__Objective__.
Return exactly the lines of the data below, from the one that contains "What space is" through the final line, and leave out every picture.
*-*-*
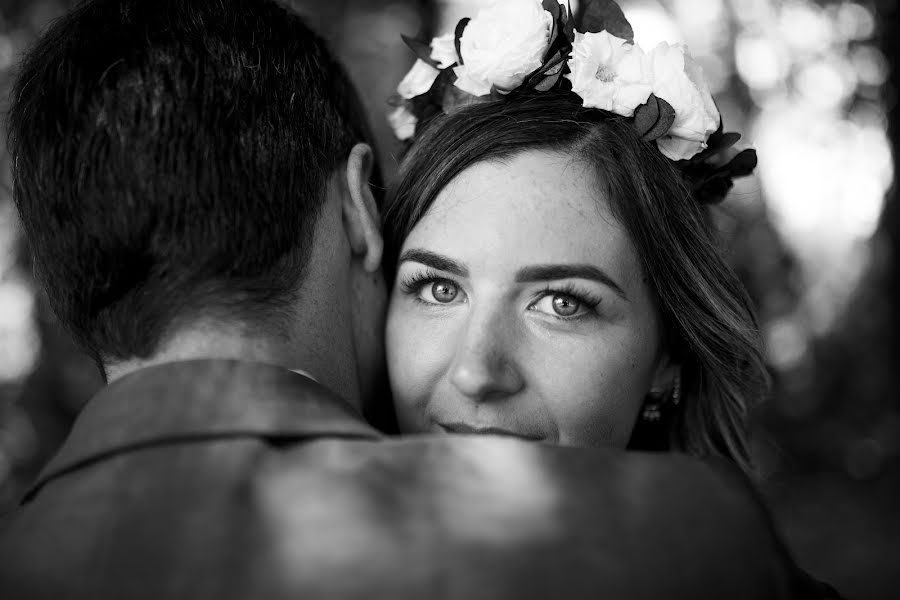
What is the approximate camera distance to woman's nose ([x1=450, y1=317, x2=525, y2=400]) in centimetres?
220

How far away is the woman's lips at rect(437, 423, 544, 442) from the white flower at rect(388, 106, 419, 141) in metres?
1.04

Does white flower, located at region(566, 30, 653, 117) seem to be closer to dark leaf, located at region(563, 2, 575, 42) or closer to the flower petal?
dark leaf, located at region(563, 2, 575, 42)

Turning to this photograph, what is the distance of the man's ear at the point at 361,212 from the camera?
2254mm

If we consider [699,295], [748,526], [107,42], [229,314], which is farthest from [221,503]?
[699,295]

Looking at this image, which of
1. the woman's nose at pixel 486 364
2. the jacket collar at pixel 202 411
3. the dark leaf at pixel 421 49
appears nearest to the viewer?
the jacket collar at pixel 202 411

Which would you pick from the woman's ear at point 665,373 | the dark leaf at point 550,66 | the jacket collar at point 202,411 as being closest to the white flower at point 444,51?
the dark leaf at point 550,66

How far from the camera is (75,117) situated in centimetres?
176

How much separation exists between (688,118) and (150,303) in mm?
1600

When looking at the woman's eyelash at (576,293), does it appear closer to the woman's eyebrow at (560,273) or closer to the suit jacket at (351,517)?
the woman's eyebrow at (560,273)

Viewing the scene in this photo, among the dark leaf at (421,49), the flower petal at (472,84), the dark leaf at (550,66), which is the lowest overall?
the flower petal at (472,84)

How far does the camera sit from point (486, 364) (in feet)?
7.27

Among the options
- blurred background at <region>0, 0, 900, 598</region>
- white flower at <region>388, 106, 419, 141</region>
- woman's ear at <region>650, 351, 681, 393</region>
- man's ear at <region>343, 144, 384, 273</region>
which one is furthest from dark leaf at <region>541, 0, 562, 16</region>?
blurred background at <region>0, 0, 900, 598</region>

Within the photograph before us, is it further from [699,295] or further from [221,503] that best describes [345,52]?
[221,503]

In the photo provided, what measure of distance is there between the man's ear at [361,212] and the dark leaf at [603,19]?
868 millimetres
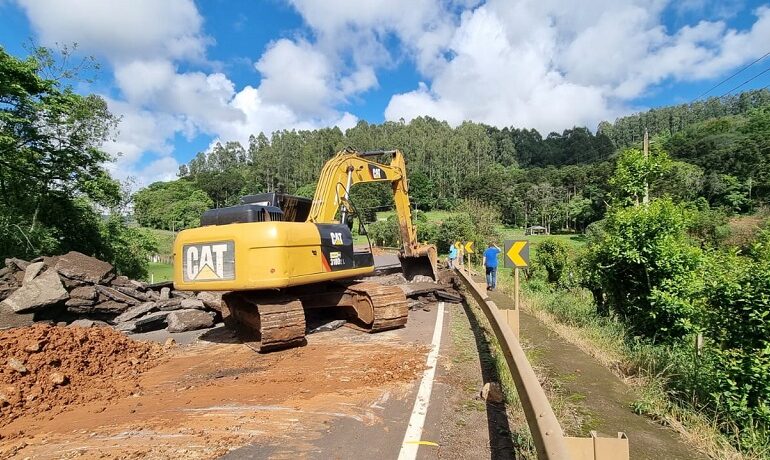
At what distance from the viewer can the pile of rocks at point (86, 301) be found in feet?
30.9

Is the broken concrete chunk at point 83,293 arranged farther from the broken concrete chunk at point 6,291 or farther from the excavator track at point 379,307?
the excavator track at point 379,307

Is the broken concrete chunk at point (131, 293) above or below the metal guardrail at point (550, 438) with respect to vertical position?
above

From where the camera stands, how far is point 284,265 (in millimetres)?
7164

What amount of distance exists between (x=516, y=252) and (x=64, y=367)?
765cm

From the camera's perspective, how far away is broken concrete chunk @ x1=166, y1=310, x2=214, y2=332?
9.70m

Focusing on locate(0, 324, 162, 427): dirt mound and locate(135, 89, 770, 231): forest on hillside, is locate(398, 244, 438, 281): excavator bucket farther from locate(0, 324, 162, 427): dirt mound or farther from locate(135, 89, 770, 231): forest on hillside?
locate(135, 89, 770, 231): forest on hillside


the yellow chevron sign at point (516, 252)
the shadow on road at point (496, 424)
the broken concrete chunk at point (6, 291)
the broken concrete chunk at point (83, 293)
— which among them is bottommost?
the shadow on road at point (496, 424)

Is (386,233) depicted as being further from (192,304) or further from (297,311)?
(297,311)

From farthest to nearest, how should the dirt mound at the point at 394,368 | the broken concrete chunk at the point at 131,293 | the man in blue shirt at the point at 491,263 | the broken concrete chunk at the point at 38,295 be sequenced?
the man in blue shirt at the point at 491,263, the broken concrete chunk at the point at 131,293, the broken concrete chunk at the point at 38,295, the dirt mound at the point at 394,368

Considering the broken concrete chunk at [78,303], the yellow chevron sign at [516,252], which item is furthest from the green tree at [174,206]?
the yellow chevron sign at [516,252]

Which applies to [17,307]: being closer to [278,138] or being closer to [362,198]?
[362,198]

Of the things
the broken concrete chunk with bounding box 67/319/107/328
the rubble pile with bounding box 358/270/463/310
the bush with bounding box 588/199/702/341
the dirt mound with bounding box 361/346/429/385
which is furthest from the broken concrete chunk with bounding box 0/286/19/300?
the bush with bounding box 588/199/702/341

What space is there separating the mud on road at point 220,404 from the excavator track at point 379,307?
2.91 ft

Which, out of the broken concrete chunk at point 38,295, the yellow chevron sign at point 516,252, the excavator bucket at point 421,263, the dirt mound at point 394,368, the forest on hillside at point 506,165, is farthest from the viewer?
the forest on hillside at point 506,165
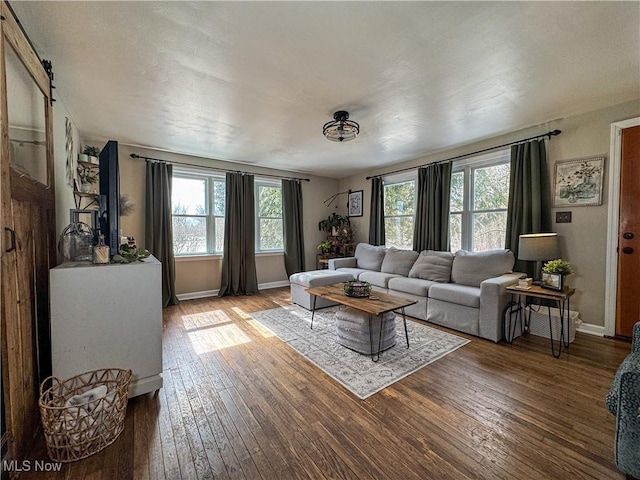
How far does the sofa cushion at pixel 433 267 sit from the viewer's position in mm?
3715

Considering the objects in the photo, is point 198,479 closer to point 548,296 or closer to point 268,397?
point 268,397

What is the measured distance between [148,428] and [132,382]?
Answer: 1.21ft

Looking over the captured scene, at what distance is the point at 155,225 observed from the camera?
4.23m

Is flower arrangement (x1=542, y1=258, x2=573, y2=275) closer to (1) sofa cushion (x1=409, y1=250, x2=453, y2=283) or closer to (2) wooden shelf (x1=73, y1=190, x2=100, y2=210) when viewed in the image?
(1) sofa cushion (x1=409, y1=250, x2=453, y2=283)

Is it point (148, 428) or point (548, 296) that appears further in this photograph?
point (548, 296)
*-*-*
__Output for this task__.
What space is there separating the mud on road at point 220,404 from the excavator track at point 379,307?
2.91 ft

Which, out of the broken concrete chunk at point 38,295, the yellow chevron sign at point 516,252, the excavator bucket at point 421,263, the dirt mound at point 394,368, the forest on hillside at point 506,165, is farthest from the viewer?
the forest on hillside at point 506,165
How far does the sofa cushion at pixel 433 267 sit from the viewer's position in mm?
3715

Considering the objects in the photo, is point 198,479 closer to point 548,296 or closer to point 268,397?
point 268,397

What is the measured distance between [148,428] and [132,382]?
Answer: 1.21ft

Looking over the captured scene, at what distance is the point at 155,225 observed from the camera?
4.23m

Is flower arrangement (x1=542, y1=258, x2=573, y2=275) closer to (1) sofa cushion (x1=409, y1=250, x2=453, y2=283) or closer to (2) wooden shelf (x1=73, y1=190, x2=100, y2=210) when viewed in the image?
(1) sofa cushion (x1=409, y1=250, x2=453, y2=283)

Is it point (148, 428) or point (548, 296) that appears further in this photograph?
point (548, 296)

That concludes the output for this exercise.